I don’t believe that’s the case; I think it had more to do with PR mistakes by NASA than anything else; after Apollo, the program departed from the SF magazine cover images and tried to foist bad replicas on us instead of delivering the real deal: a spaceplane that couldn’t really fly by itself, a space station that didn’t rotate, no rockets delivering the mail, etc., etc.

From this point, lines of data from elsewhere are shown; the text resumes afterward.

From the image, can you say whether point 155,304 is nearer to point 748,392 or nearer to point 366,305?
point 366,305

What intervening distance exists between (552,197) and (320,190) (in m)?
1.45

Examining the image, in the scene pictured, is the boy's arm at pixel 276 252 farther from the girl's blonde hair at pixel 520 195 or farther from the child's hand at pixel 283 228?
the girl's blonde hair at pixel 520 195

The disconnect between the public’s (SF-inspired) vision of what the development of space would look like no longer matched reality. Instead of actully going somewhere, all they did was park a plane in orbit (due deference to Hubble and the maintenance job on it aside).
However, I think that’s beginning to change. I recently ran across some re-postings of NASA images of the new Ares program, and I was struck by the similarity to some SF magazine covers, which are reproduced below.
Maybe the boys at the NASA art department are beginning to remember that years ago they stuck certain images in our head and then forgot about them. In some respects the whole space program thing is very much like one of those blockbuster movies where the trailer reveals all of the really cool shots; watching the actual movie is a let-down because you’ve already seen the best parts.
The Willy Ley/Werner von Braun/Chesley Bonestell/Ralph McQuarrie depictions ARE the space program – or at least the icons that most folks (particularly aging politicians) still have in their heads. Give them something they recognize, something they think they understand, or are at least familiair with, and the quest for budgetary support will probably go a lot easier.
Magazine issues depicted are Fantasy and Science Fiction, April 1973 and Amazing Stories, October 1960. Nasa images courtesy of Nasa.